» **Exercise text**
▼

Interesting Facts on Herbs & Spices from the Ancient World:
Herbaceous plants mentioned in the Bible (used also in Egypt and Mesopotamia) are Cumin, Black Cumin (Nigella Seeds) and “Bitter Herbs” (believed to be Rosemary, for Roasted Lamb, also eaten with flat un-yeasted bread). Sweetening Agents included Honey (Also used to treat wounds, used medicinally), Dates and Figs. Burial Spices included Myrrh and Aloe. Moses in the book of Exodus were commissioned to make incense from fragrant spices using gum resin, onycha, galbanum, and pure frankincense to be burned on the incense altar in the Tabernacle.
Sage: Worn by Royalty, used as an anti-inflammatory, treated stomach ailments, sore throats, and were used as an aesthetic.
Thyme, Marjoram, Basil, Cumin, fennel, Garlic and Coriander were commonly used as stated in a Papyri 1550 BC for Medicinal purposes.
Records during the reign of King Cyrus 500 BC mention ample use of Garlic.
Babylonia grew various spices including Garlic, Turmeric, Saffron, Thyme and Coriander 700BC for countless health benefits.
Sumerian clay tablets dating from the 3rd millennium BC mention various herbaceous plants including Thyme.
The classic publication of Shennong Ben Cao Jing (The Classic Herbal Medicine Study Guide) was written 2000 BC, mentioning over a hundred herbal medicinal plants.
Alexander the Great brought Eastern spices like Pepper, Cassia, Cinnamon, and Ginger to Greece and the world.
In the writings of Hippocrates, many cures were documented and treated while using and growing medicinal herbaceous plants including Saffron, Cinnamon, Thyme, Coriander, Mint, and Marjoram.
I hope you have received a bit more insight into Flavour Agents, Herbs and Spices, Nuts and Seeds, Fungi and Algae, as well as Blends, Pickles and Condiments from both the Ancient and Modern World.

▲

» **Exercise instructions**
1. From the herbs and spices text, copy word for word the part that opens with the words containing "Interesting Facts on" and closes with "as an aesthetic.".
2. Answer these from the herbs and spices text:
(a) Which two items are named as burial spices?
(b) When was the Shennong Ben Cao Jing written?
(c) Which Eastern spices did Alexander the Great bring to Greece?
3. List every herbaceous plant that the herbs and spices text names in connection with the writings of Hippocrates.
The listing after the herbs and spices text is separate material.

» **Data shown**
▼

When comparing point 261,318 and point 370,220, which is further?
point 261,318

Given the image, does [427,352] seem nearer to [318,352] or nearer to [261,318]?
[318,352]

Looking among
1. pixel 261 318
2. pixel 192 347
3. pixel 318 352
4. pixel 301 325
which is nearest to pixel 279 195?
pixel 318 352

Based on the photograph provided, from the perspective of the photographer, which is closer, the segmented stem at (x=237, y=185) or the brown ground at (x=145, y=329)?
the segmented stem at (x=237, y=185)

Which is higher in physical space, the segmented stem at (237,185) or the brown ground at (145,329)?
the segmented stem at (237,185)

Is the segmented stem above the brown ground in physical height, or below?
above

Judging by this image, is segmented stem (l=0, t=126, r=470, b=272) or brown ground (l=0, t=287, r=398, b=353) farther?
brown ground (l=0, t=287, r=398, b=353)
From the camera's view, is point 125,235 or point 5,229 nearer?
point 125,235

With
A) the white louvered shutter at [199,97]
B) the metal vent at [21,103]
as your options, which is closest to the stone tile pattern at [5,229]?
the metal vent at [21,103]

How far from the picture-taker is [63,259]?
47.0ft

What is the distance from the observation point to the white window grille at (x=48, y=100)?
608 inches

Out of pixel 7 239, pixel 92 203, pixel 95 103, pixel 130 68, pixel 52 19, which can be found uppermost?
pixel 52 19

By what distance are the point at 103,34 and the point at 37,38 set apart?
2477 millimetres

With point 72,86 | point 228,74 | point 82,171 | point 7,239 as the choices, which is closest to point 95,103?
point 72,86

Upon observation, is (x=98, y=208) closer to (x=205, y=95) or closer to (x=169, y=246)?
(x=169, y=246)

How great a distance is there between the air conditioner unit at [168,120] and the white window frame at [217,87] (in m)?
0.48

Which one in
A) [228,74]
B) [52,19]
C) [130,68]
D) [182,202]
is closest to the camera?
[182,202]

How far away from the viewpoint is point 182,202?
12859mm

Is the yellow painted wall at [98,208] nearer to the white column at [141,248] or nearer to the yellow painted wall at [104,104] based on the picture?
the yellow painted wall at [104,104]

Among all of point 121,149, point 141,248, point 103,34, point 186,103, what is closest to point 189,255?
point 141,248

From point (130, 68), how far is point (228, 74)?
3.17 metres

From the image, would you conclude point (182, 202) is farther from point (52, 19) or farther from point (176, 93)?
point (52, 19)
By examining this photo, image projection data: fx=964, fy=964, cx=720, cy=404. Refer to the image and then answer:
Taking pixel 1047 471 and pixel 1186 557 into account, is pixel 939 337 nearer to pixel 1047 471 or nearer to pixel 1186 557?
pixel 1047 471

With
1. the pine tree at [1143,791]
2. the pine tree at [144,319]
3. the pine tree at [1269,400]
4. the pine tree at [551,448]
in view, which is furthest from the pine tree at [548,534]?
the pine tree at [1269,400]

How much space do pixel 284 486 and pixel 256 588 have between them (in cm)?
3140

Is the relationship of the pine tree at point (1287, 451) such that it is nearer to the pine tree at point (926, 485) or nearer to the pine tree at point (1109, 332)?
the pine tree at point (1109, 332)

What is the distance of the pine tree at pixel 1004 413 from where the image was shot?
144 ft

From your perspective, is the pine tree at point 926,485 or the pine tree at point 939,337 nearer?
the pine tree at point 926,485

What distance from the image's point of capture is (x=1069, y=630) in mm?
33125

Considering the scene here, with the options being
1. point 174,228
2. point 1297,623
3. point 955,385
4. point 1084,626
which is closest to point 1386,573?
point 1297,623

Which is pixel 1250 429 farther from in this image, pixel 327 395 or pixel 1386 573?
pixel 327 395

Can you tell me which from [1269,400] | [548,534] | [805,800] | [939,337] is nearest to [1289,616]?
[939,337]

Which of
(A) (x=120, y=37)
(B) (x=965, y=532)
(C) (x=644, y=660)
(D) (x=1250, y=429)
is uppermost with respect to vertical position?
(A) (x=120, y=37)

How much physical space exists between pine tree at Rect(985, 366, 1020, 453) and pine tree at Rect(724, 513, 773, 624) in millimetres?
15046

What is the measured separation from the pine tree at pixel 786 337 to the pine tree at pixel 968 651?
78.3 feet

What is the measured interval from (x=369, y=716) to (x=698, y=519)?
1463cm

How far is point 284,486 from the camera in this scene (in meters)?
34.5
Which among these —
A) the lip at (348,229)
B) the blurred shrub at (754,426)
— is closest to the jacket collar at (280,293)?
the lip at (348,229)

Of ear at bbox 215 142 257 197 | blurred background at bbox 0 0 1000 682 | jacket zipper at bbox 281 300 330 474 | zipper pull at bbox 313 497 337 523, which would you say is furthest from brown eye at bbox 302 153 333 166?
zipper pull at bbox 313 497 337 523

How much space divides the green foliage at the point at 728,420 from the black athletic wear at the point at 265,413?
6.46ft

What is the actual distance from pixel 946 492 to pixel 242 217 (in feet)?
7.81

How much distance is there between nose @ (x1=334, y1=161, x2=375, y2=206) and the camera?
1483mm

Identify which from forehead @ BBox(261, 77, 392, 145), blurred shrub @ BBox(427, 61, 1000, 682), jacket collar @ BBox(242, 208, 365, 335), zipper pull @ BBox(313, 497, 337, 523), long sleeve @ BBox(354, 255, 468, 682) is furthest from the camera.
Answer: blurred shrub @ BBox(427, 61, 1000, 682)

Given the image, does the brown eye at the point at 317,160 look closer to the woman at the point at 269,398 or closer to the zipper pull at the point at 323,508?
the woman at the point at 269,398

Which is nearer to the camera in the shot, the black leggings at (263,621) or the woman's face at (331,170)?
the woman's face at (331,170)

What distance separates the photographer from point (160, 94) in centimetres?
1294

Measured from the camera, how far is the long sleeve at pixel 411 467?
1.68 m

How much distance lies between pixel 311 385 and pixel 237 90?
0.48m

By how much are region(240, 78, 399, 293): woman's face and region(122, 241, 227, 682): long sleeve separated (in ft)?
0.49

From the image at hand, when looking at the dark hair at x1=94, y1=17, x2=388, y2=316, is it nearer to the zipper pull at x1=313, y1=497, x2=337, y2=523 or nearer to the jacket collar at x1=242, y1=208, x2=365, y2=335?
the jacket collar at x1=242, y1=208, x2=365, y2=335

▲

» **Responses by task**
1.
Interesting Facts on Herbs & Spices from the Ancient World:
Herbaceous plants mentioned in the Bible (used also in Egypt and Mesopotamia) are Cumin, Black Cumin (Nigella Seeds) and “Bitter Herbs” (believed to be Rosemary, for Roasted Lamb, also eaten with flat un-yeasted bread). Sweetening Agents included Honey (Also used to treat wounds, used medicinally), Dates and Figs. Burial Spices included Myrrh and Aloe. Moses in the book of Exodus were commissioned to make incense from fragrant spices using gum resin, onycha, galbanum, and pure frankincense to be burned on the incense altar in the Tabernacle.
Sage: Worn by Royalty, used as an anti-inflammatory, treated stomach ailments, sore throats, and were used as an aesthetic.

2.
(a) Myrrh and Aloe
(b) 2000 BC
(c) Pepper, Cassia, Cinnamon, and Ginger

3. Saffron, Cinnamon, Thyme, Coriander, Mint, Marjoram